Erstaunlich, mit welcher Leichtigkeit so ein Sender wieder zu flotter Musik übergeht, dachte er und blätterte weiter in seinen Unterlagen. Mitten in seine Gedanken lenkte ihn das Telefon ab.
„Guten Abend, Herr Jens, entschuldigen Sie bitte, wenn ich Sie nach Feierabend noch störe, Wieland hier.“
„Guten Abend, Frau Wieland. Brennt irgendetwas?“
„Nein, nein, so schlimm ist es nicht. Ich habe eine kleine Überraschung für Sie. Erinnern Sie sich an dieses Weinangebot, über das wir vor wenigen Tagen gesprochen haben, als diese Winzerwerbung ins Haus kam?“
„Stimmt, das war ein sehr interessantes Angebot.“
„Also, ich habe einfach etwas bestellt. Heute ist es geliefert worden. Ich würde den Wein gerne mit Ihnen probieren. Hätten Sie Zeit und Lust?“
Jens zögerte nicht lange. Eine Ablenkung von den Unterlagen kam ihm sehr entgegen. Er nahm die Einladung zur Weinverkostung an und überlegte, was er als Gastgeschenk mitnehmen könnte. Er nahm ein kleines Buch über Humor aus seinem Bücherregal, schaute sich in dem großen Spiegel im Schlafzimmer an, zupfte an seiner Kleidung und besuchte seine Vermieterin. Sie wohnte im Erdgeschoss des gleichen Hauses.

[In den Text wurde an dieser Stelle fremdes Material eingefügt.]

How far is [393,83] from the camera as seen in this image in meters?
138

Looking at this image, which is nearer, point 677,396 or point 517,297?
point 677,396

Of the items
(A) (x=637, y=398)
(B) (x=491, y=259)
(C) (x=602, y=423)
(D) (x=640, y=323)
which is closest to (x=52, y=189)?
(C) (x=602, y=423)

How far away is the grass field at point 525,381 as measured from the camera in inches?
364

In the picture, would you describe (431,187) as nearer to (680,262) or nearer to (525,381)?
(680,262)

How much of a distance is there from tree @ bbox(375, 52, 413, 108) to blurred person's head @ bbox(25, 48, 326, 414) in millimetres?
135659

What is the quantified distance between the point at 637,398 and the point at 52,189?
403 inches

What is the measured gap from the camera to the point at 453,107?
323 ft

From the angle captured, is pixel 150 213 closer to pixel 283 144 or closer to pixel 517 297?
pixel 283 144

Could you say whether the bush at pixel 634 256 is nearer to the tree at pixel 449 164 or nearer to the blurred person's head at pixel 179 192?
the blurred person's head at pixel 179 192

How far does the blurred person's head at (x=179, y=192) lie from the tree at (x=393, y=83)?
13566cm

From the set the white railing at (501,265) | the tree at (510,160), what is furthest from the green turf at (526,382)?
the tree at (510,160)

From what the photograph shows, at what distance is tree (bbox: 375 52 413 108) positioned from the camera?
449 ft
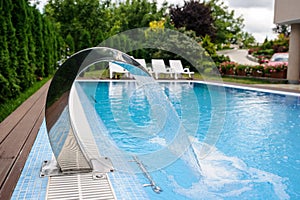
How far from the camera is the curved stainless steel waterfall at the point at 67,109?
108 inches

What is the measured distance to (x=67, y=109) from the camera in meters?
2.80

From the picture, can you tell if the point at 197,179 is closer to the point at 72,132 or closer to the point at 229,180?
the point at 229,180

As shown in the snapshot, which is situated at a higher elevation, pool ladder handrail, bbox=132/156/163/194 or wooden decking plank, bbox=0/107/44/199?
wooden decking plank, bbox=0/107/44/199

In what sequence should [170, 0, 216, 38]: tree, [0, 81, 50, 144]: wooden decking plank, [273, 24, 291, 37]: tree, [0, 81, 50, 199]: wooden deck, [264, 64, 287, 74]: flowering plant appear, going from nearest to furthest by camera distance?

Tanja Wieland war als Erbin des Gebäudes die alleinige Besitzerin. Sie empfing Jens freundlich mit einem verschmitzten Lächeln. Er freute sich über ihr strahlendes Gesicht. Erneut fielen ihm die Grübchen in ihren Wangen auf. Das dunkelblonde Haar fiel in leichten Wellen bis auf ihre Schultern. Sie trug praktische Kleidung, Jeans und eine großzügig geschnittene helle Bluse. Ihre Füße waren nackt.
„Schauen Sie. Der Wein ist heute tatsächlich angekommen. Der Winzer liefert nur in ziemlich langen Abständen, wahrscheinlich auch, damit sich die Mengen wegen der Transportkosten lohnen. Willkommen, Herr Jens.“
„Vielen Dank für die spontane Einladung, Frau Wieland. Ich habe Ihnen eine Kleinigkeit mitgebracht. Ach, da stehen ja die Weinflaschen!“
Im Flur sah er vier Kisten. Sie nahm ihm das dargebotene Buch ab.

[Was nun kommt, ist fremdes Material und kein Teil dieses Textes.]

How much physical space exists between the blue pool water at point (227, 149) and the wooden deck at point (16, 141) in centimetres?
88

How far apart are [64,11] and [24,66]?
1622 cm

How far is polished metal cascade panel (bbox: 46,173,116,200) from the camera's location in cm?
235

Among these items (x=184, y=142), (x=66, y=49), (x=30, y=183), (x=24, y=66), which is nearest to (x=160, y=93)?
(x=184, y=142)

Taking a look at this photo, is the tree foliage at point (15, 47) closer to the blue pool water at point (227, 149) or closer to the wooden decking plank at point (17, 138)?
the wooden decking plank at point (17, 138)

„Ich habe von dem Weißen schon etwas kühl gestellt. Den sollten wir zuerst probieren. Vielleicht gefällt er Ihnen ja.“
„Bei Gefallen würde ich schon gerne zugreifen. Die Empfehlung war ja schließlich von ihrem Lieblingsgastwirt vom Gasthof Kanapee bestätigt worden.“
„Das stimmt. Also frisch zur Tat! Hier sind die Gläser. Ich nehme eine Flasche aus dem Kühlschrank in den Kühler. Füllen Sie die Gläser?“
„Gerne.“
Jens nahm die Flasche aus dem Kühler und schenkte ein.

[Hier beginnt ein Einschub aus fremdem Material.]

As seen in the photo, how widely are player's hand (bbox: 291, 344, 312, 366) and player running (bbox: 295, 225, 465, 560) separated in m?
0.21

„Sie haben ja noch gar nicht gekostet.“
„Leichter Fehler, aber ich habe Vertrauen in die Empfehlung. Darf ich das Glas auf Ihr Wohl erheben?“
„Das ist das Wichtigste.“
Sie nippten, nippten noch einmal und nahmen je einen Schluck.
„Überzeugt!“, meinte Frau Wieland.
„Schließe mich an.“, ergänzte Jens.
Sie setzten sich erst jetzt an den Tisch.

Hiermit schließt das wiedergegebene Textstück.